LAPACK 3.6.0 includes BLAS3 routines for generalized SVD; new routines to compute a Subset of the Singular Value Decomposition, full or partial (subset) SVD of a bidiagonal matrix through an associated eigenvalue problem, full or partial (subset) SVD of a general matrix; new Complex Jacobi SVD routines; Recursive Cholesky routines; and some improvements to QR (NEP).

Visit the LAPACK website to download the tarball.

Open MPI 1.10.1 Released

Open MPI 1.10.1 is now available! Open MPI is an open source MPI implementation that is developed and maintained by a consortium of academic, research, and industry partners. MPI primarily addresses the message-passing parallel programming model, in which data is moved from the address space of one process to that of another process through cooperative operations on each process. Open MPI integrates technologies and resources from several other projects (HARNESS/FT-MPI, LA-MPI, LAM/MPI, and PACX-MPI) in order to build the best MPI library available. A completely new MPI-3.1 compliant implementation, Open MPI offers advantages for system and software vendors, application developers, and computer science researchers.

Visit the Open MPI project page to download the tarball.

ULFM 1.1 Released

ULFM 1.1 is now available! This release includes bug fixes identified by the user/developer community.
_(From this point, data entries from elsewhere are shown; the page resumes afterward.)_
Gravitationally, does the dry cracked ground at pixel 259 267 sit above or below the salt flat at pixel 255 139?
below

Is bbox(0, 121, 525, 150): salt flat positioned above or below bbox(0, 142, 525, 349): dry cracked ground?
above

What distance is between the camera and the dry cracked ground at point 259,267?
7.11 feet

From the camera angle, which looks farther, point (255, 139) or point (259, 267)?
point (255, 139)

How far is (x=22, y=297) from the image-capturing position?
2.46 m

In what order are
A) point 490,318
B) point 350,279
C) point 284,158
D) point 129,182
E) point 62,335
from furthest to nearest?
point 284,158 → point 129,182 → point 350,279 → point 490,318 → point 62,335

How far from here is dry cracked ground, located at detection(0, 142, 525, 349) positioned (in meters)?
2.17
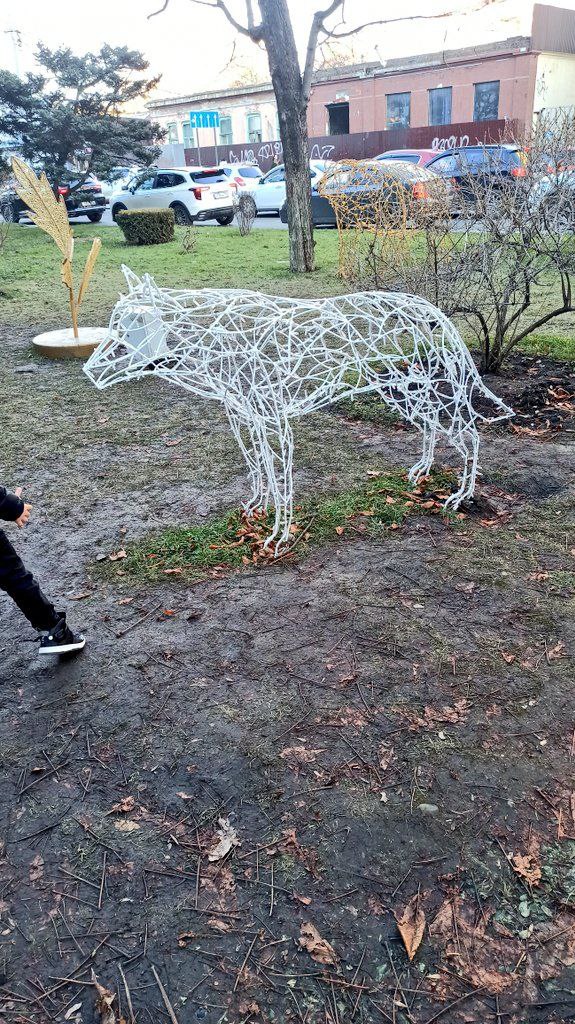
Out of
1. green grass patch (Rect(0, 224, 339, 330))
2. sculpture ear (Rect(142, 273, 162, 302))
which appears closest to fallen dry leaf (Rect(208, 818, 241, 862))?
sculpture ear (Rect(142, 273, 162, 302))

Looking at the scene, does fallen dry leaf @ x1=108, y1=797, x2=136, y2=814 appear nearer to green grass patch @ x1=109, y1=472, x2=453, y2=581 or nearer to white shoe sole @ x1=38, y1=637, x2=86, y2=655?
white shoe sole @ x1=38, y1=637, x2=86, y2=655

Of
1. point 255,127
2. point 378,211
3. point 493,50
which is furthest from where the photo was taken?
point 255,127

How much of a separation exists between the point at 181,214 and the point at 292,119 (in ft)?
33.3

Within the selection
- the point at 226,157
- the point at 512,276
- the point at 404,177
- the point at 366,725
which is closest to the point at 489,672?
the point at 366,725

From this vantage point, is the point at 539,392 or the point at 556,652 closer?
the point at 556,652

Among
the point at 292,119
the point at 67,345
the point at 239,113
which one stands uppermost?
the point at 239,113

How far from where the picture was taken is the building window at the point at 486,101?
2839 cm

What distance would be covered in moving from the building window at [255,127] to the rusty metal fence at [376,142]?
371 centimetres

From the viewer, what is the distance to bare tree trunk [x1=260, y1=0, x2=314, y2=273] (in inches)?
441

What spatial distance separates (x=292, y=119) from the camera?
11.6 m

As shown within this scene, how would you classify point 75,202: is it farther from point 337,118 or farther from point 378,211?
point 337,118

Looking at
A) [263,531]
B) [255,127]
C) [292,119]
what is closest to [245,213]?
[292,119]

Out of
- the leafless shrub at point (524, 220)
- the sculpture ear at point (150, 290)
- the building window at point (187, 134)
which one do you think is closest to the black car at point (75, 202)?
the leafless shrub at point (524, 220)

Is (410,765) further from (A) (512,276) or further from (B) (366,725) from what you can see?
(A) (512,276)
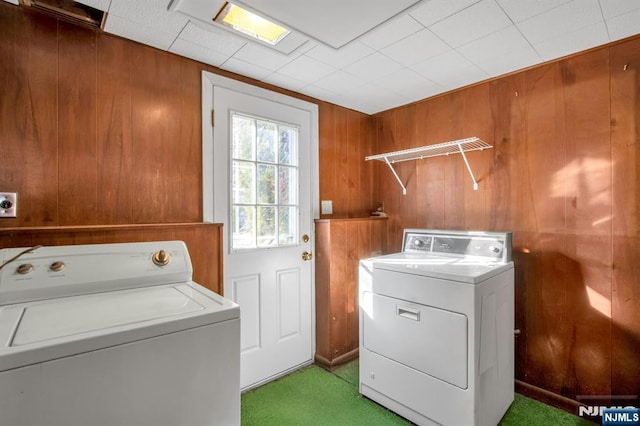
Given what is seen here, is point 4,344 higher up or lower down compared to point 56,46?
lower down

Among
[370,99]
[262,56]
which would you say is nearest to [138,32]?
[262,56]

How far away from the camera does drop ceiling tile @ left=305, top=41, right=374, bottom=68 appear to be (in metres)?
1.78

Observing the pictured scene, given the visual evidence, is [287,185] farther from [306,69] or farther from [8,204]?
[8,204]

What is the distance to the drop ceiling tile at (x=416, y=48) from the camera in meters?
1.71

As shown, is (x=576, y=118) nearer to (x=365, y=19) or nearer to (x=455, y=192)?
(x=455, y=192)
ULFM (User Level Failure Mitigation) is a set of new interfaces for MPI that enables message passing applications to restore MPI functionality affected by process failures. The MPI implementation is spared the expense of internally taking protective and corrective automatic actions against failures. Instead, it can prevent any fault-related deadlock situation by reporting operations whose completions were rendered impossible by failures.

This release focused on improving stability, feature coverage for intercommunicators, following the updated specification for MPI_ERR_PROC_FAILED_PENDING, and includes the following enhancements and fixes:

• Addition of the MPI_ERR_PROC_FAILED_PENDING error code, as per newer specification revision. Properly returned from point-to-point, non-blocking ANY_SOURCE operations.
• Alias MPI_ERR_PROC_FAILED, MPI_ERR_PROC_FAILED_PENDING and MPI_ERR_REVOKED to the corresponding standard blessed – extension- names MPIX_ERR_xxx.
• Support for Intercommunicators:
  • Support for the blocking version of the agreement, MPI_COMM_AGREE on Intercommunicators.
  • MPI_COMM_REVOKE tested on intercommunicators.
• Completely disabled (.ompi_ignore) many untested components.
• Changed the default ORTE failure notification propagation aggregation delay from 1s to 25ms.
• Added an OMPI internal failure propagator; failure propagation between SM domains is now immediate.
• Bugfixes:
  • SendRecv would not always report MPI_ERR_PROC_FAILED correctly.
  • SendRecv could incorrectly update the status with errors pertaining to the Send portion of the Sendrecv.
• Revoked send operations are now always completed or remote cancelled and may not deadlock anymore.
• Cancelled send operations to a dead peer will not trigger an assert when the BTL reports that same failure.
• Repeat calls to operations returning MPI_ERR_PROC_FAILED will eventually return MPI_ERR_REVOKED when another process revokes the communicator.

Visit the ULFM website to download the tarball.

SC15 Handouts

The new project handouts from SC15 are available for download in PDF format.